5. A morpheme analysis unit for converting a source language sentence of the bilingual corpus into a word string, and a result of the morpheme analysis unit is used to classify words by regarding semantically similar words as the same class. A bilingual corpus in which some or all of the words in the source language sentence and the target language sentence are replaced with the codes in the classification vocabulary table based on the table that gives the same code to the words in the same class (hereinafter referred to as the classification vocabulary table) further comprising a sense coding unit to create, the phrase extraction section, language conversion rule making according to claim 1, wherein the extracting phrases from bilingual corpora have been replaced by the code in the sense coding section apparatus.

Have 6. source language and bilingual word dictionary of the target language, the meaning coding unit, according to claim 5, characterized in that the means coding only words attached supported by the bilingual word dictionary The described language conversion rule creating device.

Wherein said phrase extraction section in advance preferentially utilizing also the phrase definition table a word or part of speech column keep a in pairs source language and the target language you want regarded as phrase, extracting phrases , The phrase extractor is configured to detect the source language sentence in the bilingual corpus.
And the word or part-of-speech sequence in the target language sentence is the frame
Matches a word or part-of-speech sequence stored in the definition table
, In the matching source and target language sentences
Language conversion-rule making apparatus according to claim 1, characterized in that to extract the word or word class column as a phrase.
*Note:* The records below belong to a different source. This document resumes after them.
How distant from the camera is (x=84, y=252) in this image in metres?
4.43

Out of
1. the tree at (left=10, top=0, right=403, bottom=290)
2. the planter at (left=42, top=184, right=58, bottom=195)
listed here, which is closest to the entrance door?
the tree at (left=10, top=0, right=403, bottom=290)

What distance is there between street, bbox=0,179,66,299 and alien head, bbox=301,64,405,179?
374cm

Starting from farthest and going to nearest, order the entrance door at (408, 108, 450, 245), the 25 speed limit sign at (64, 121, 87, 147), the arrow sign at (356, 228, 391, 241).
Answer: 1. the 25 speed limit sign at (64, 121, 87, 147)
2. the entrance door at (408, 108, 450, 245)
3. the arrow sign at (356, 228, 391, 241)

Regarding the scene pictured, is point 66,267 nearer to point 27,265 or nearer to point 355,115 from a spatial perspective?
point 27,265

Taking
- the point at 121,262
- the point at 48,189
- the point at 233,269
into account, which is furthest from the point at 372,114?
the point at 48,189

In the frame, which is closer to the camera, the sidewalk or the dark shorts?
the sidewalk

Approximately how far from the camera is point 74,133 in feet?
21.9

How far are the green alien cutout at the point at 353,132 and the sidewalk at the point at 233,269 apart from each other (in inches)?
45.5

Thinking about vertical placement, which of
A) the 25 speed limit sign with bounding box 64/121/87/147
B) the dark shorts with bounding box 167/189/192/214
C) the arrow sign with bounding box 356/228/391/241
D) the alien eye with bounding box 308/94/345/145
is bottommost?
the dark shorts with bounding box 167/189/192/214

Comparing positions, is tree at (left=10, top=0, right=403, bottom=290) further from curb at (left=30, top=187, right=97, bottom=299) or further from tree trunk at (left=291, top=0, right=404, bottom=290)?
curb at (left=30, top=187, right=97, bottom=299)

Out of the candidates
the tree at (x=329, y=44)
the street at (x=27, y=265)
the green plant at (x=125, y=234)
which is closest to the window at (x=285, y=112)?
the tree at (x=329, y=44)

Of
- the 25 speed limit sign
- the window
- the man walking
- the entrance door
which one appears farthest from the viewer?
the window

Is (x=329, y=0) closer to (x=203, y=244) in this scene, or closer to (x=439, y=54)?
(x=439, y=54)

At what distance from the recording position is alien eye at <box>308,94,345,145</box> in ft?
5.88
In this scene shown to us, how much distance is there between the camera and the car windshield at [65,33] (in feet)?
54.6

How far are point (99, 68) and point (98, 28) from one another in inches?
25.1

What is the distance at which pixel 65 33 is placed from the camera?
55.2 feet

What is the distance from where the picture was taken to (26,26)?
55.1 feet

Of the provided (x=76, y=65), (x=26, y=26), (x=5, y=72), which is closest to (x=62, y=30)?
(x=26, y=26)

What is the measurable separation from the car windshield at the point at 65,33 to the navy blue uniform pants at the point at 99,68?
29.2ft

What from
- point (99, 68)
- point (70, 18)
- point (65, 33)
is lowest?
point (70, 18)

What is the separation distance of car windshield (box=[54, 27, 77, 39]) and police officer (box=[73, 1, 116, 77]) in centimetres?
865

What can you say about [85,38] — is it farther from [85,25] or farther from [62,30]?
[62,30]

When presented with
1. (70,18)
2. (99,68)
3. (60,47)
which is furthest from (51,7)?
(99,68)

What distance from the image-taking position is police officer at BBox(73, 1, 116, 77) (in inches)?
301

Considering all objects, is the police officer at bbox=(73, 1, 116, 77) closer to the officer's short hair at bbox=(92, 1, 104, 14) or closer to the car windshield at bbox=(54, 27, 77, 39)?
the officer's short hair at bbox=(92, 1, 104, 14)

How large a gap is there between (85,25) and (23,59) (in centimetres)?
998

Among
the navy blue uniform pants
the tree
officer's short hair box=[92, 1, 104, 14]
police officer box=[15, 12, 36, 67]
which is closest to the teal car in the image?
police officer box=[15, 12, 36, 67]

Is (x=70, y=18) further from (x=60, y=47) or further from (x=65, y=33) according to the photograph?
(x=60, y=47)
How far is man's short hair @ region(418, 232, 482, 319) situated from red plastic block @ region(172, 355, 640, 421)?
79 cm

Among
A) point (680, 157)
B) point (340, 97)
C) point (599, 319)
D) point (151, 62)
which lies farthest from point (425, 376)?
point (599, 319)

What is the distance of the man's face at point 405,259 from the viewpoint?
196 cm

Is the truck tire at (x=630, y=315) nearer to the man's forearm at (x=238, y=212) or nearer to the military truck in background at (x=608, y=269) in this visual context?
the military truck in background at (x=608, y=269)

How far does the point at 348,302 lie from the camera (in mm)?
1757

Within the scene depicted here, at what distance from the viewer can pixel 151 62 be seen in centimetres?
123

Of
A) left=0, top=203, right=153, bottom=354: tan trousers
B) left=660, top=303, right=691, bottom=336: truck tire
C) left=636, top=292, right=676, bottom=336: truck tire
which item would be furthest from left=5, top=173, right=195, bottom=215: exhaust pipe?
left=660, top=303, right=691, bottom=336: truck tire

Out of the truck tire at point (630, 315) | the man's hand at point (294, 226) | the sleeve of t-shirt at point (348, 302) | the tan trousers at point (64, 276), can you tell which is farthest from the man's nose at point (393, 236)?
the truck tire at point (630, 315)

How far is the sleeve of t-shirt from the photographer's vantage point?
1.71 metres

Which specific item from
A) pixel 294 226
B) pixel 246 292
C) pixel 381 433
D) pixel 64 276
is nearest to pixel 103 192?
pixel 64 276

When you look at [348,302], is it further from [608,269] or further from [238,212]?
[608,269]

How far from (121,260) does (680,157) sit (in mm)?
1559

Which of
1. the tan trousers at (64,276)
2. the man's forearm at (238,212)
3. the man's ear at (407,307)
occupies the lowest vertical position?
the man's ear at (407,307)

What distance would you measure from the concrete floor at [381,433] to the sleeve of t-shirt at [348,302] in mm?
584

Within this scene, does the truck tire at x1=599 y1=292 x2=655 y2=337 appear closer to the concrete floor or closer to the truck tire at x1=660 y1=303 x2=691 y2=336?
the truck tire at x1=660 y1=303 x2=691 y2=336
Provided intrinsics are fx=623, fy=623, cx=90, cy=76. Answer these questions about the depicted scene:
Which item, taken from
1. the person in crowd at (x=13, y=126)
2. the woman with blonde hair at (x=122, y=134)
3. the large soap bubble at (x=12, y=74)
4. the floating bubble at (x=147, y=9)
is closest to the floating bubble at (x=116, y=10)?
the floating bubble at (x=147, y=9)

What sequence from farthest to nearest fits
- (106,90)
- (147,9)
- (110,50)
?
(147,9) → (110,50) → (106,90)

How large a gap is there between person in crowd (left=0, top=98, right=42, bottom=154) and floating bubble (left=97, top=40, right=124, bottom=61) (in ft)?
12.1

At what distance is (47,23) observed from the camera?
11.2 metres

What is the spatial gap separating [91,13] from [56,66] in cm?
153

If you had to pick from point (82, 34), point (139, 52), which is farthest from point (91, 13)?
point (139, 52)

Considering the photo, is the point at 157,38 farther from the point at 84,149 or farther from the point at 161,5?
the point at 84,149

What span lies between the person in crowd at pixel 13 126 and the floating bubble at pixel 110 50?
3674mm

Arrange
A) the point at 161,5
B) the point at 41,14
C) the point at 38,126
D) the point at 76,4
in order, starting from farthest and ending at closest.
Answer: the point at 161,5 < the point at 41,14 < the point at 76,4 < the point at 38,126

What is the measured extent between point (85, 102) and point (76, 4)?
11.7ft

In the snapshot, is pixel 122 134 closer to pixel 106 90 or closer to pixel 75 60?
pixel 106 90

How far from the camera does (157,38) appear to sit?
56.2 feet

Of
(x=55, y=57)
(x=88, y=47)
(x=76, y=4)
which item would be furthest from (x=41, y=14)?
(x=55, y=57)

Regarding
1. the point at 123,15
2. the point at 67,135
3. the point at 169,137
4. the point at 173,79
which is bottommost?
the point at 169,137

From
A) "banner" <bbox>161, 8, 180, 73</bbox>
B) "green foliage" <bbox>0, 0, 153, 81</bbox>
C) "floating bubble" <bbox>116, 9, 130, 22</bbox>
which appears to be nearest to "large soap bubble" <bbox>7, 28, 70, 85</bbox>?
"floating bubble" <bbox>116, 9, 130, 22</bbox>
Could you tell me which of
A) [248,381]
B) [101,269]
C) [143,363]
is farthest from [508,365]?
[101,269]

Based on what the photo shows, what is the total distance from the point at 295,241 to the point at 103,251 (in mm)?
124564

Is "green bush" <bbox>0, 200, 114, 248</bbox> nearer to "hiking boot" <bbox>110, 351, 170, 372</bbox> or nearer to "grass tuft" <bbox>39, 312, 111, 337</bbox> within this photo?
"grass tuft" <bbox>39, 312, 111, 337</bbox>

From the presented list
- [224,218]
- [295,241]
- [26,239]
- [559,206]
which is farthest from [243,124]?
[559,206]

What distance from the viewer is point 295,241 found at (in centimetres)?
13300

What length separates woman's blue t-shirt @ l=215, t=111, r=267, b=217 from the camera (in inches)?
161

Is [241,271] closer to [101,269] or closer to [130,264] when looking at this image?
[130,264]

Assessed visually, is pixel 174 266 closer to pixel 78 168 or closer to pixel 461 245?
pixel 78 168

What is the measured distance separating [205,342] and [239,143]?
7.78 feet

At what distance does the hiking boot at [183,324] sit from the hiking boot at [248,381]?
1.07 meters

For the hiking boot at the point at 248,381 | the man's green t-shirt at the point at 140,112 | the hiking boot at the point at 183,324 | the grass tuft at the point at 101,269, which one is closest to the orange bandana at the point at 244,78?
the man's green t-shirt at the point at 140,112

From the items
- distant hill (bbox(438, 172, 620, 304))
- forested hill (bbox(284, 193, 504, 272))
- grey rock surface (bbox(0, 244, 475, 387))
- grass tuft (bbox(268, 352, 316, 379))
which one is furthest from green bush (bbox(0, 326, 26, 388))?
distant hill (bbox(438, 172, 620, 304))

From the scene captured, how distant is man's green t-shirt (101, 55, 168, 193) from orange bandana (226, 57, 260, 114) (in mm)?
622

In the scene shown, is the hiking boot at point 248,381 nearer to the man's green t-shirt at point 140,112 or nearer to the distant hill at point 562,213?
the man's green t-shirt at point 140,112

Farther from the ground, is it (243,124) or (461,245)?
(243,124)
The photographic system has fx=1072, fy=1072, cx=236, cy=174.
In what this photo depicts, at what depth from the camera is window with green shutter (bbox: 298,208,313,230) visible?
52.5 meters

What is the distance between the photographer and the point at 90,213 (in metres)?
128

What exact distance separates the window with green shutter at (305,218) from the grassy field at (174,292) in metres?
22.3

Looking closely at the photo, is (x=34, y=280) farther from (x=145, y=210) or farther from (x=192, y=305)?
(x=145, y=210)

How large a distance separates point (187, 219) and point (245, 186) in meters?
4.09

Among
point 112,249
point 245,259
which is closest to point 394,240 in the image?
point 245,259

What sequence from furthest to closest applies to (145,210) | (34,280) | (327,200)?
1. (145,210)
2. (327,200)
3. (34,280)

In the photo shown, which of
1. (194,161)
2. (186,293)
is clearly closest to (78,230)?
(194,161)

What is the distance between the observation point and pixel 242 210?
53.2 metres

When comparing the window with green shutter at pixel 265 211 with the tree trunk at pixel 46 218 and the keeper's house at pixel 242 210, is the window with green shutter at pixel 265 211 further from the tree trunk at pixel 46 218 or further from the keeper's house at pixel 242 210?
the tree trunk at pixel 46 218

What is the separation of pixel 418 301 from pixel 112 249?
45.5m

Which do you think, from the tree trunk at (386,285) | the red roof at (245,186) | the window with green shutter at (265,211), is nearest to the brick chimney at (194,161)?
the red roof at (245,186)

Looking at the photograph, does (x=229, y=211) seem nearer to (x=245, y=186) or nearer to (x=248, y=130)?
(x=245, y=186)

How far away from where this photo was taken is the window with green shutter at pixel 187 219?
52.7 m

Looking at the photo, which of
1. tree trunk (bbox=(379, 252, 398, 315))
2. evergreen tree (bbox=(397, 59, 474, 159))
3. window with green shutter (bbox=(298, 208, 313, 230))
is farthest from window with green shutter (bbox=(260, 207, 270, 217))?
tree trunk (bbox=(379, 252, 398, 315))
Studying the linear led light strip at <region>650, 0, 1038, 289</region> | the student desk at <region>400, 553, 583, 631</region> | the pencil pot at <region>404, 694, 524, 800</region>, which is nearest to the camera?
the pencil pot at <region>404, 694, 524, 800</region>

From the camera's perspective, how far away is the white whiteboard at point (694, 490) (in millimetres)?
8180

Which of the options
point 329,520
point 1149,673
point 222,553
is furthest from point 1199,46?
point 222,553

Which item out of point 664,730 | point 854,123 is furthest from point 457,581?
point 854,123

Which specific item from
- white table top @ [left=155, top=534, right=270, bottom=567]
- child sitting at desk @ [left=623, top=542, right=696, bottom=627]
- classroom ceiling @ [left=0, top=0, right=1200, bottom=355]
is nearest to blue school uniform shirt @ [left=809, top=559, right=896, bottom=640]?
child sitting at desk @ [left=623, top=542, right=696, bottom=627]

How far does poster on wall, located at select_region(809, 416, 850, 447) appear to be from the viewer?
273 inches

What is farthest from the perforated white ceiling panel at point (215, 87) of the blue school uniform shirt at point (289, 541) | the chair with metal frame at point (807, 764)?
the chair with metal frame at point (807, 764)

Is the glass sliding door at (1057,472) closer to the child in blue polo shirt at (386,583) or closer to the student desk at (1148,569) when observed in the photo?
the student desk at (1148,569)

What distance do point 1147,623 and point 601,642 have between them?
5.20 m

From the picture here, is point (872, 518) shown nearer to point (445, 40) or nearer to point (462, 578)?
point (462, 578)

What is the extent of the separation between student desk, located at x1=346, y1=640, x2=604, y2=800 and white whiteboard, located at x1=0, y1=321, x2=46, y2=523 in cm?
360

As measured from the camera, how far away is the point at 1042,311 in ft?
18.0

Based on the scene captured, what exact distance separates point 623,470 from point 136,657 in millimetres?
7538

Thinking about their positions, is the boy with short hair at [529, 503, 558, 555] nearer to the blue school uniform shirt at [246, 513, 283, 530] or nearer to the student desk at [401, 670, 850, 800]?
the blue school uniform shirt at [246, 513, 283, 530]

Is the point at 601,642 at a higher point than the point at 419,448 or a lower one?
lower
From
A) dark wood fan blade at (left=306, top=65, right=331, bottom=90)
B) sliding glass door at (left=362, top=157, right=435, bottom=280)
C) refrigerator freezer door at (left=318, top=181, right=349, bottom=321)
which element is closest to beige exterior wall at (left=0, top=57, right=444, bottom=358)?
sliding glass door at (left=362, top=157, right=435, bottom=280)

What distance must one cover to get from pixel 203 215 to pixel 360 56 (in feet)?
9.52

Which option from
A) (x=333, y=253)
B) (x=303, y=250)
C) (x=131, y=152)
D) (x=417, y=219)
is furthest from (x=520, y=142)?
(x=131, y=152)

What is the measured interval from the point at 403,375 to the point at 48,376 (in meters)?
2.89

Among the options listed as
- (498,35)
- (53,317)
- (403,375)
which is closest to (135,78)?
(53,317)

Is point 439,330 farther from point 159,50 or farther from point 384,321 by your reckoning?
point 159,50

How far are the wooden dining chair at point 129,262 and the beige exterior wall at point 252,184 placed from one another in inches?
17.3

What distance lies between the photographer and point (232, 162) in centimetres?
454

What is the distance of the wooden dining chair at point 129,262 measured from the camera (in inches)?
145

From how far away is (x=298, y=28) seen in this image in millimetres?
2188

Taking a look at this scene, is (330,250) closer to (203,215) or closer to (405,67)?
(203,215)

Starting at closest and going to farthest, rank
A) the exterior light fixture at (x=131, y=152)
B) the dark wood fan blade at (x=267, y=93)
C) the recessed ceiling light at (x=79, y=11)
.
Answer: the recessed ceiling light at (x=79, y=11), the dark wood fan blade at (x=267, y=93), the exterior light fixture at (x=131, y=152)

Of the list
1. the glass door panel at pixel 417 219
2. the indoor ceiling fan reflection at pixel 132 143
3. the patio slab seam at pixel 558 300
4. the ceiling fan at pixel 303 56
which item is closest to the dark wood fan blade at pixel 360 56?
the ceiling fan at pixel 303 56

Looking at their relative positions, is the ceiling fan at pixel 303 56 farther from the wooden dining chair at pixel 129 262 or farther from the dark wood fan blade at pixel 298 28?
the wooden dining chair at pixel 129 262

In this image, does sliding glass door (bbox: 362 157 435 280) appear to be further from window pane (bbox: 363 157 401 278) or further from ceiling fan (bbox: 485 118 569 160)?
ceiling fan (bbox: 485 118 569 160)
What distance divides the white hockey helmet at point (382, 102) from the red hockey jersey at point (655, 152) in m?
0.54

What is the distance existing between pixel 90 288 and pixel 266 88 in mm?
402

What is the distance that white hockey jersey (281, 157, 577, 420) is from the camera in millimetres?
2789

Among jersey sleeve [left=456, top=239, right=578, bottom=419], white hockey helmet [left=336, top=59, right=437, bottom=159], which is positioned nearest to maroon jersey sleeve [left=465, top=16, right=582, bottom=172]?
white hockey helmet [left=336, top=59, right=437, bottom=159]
8. A sentence complexity calculation unit for calculating corpus perplexity (sentence complexity), wherein the phrase extraction unit is adjacent to the word or word class.
Until the contact frequency does not exceed a predetermined threshold, the word or
Concatenate word classes to extract phrases, concatenate said words or word classes to extract phrases
The sentence before connecting the words or word classes
The above after concatenating the complexity and the word or word class
Concatenate the words or word classes by comparing with sentence complexity
The sentence complexity after
If the complexity is increased by the amount before the binding,
Or the word or word class after concatenating the word classes
It is not extracted as a phrase .
7. The language conversion rule creating device described in any one of 7 .

9. Variations language according to any one of claims 1-8
Program recording medium characterized by storing a program for executing the function of each constituent element of the conversion-rule making apparatus to a computer.